Previous studies have indicated that hemorrhoidal surgery tends to result in more pronounced pain compared to other surgical procedures17. Consequently, numerous studies have been conducted to explore methods for alleviating postoperative pain following hemorrhoidal surgery18,19,20. In our current study, we found that absorbable gelatin sponges provided significantly superior pain relief for patients from postoperative 8 h to postoperative day 2 in comparison to gauze soaked in epinephrine. Our deduction is that absorbable gelatin sponges, being soluble and soft in nature, are less prone to adhering to wounds and tissue linings, thereby causing less pain due to the absence of foreign object compression. Additionally, the advantage of absorbable gelatin sponges lies in their ability to be naturally excreted during bowel movements, eliminating the need for invasive removal, which can be a source of pain, unlike gauze. Similar studies have shown that absorbable gelatin sponges can effectively reduce pain in patients undergoing septoplasty for reasons similar to those identified in our study6.
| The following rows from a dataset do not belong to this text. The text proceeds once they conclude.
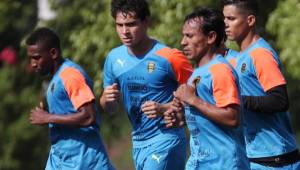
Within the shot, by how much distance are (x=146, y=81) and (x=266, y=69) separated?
1.03 meters

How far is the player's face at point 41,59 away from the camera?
31.5 ft

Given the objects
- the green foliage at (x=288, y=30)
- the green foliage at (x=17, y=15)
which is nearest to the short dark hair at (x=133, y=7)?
the green foliage at (x=288, y=30)

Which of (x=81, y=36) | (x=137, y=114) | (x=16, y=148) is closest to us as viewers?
(x=137, y=114)

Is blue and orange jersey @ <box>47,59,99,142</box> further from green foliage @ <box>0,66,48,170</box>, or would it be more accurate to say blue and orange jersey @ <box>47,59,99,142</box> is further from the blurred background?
green foliage @ <box>0,66,48,170</box>

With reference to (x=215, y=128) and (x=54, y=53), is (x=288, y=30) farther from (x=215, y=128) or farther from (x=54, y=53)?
(x=215, y=128)

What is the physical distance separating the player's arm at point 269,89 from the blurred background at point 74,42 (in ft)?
11.1

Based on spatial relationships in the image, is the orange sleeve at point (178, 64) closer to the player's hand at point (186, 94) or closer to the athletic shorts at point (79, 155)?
the athletic shorts at point (79, 155)

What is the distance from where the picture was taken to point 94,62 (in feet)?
48.2

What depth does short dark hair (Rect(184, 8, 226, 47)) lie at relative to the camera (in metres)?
8.17

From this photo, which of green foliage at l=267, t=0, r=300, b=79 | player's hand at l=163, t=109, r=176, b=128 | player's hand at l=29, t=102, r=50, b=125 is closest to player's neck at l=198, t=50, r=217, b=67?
player's hand at l=163, t=109, r=176, b=128

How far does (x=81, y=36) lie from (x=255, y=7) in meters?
5.47

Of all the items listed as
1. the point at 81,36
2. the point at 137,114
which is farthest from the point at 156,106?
the point at 81,36

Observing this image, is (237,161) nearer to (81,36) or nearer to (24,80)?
(81,36)

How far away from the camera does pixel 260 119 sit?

Our study did not reveal a significant difference in the incidence of postoperative hemorrhage between patients who received an absorbable gelatin sponge and those who were treated with gauze soaked in epinephrine. It's worth noting that in a previous study comparing the use of an absorbable gelatin sponge versus a non-sponge insert after transrectal prostate needle biopsy, the application of an absorbable gelatin sponge reduced the likelihood of rectal bleeding when compared to the use of a non-sponge insert3. However, there are potential reasons for the disparity between the results of that study and our own findings, including differences in how the hemostatic agent was applied and variations in surgical methods. Previous studies have highlighted that the primary factor influencing the rate of postoperative hemorrhage following hemorrhoidal surgery is the specific surgical technique employed2. However, it's important to note that other studies have suggested that the method of surgery may have minimal to no significant impact on the incidence of postoperative hemorrhage2,21.
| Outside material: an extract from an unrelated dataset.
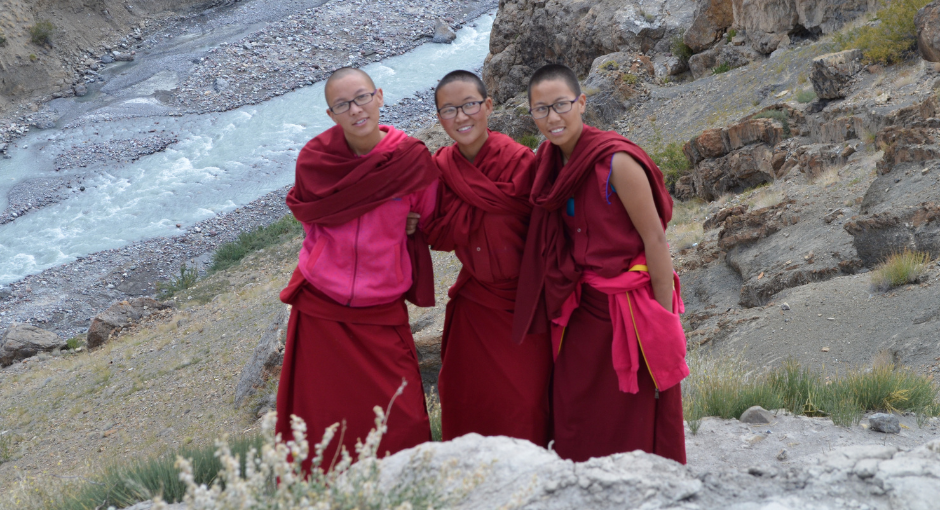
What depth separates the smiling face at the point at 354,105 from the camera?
296 cm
Another common complication, urinary retention, did not exhibit a significant difference between the two groups in this study. Researchers have previously elucidated that urinary retention can have multiple underlying causes, such as irritation or obstruction of pelvic nerves and reflexes triggered by pain2. Importantly, these causes are not directly related to the choice of hemostatic substance used after surgery. In support of this, findings from another study focused on hemorrhoidectomy also indicated that the surgical method employed did not exert a substantial impact on the occurrence of urinary retention11.
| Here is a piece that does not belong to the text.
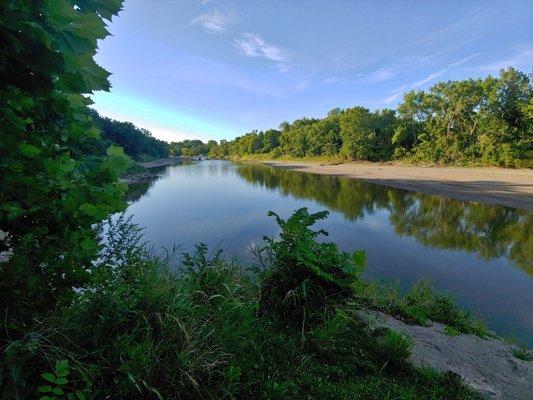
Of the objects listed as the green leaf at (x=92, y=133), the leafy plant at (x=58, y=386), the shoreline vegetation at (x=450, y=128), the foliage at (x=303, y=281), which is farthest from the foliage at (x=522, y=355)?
the shoreline vegetation at (x=450, y=128)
The study has several limitations. Firstly, the retrospective nature of the study resulted in the loss of some data, particularly pain scores during postoperative follow-up. This data loss became more pronounced starting from postoperative day 7. Additionally, since the majority of patients underwent stapled hemorrhoidopexy, only 54 patients underwent hemorrhoidectomy in analysis. While patients in the epinephrine group exhibited higher pain scores on postoperative day 0 and day 1 in Fig. 2B, this difference did not reach statistical significance. Consequently, it may be necessary to increase the sample size for future research endeavors. Lastly, it was challenging to verify whether patients adhered to their prescribed pain relievers or if those with complications received subsequent care and treatment at our hospital. The data loss restricted our ability to track postoperative outcomes over the long term.

Conclusion

In conclusion, this study has shown that utilizing an absorbable gelatin sponge as the hemostatic agent during the initial days following hemorrhoidal surgery provides superior pain relief compared to using gauze soaked in epinephrine. Furthermore, our findings did not reveal any indications of adverse effects associated with the use of an absorbable gelatin sponge. Consequently, we recommend the adoption of absorbable gelatin sponges as a suitable substitute for gauze soaked in epinephrine as the preferred hemostatic and compressive material in hemorrhoidal surgery.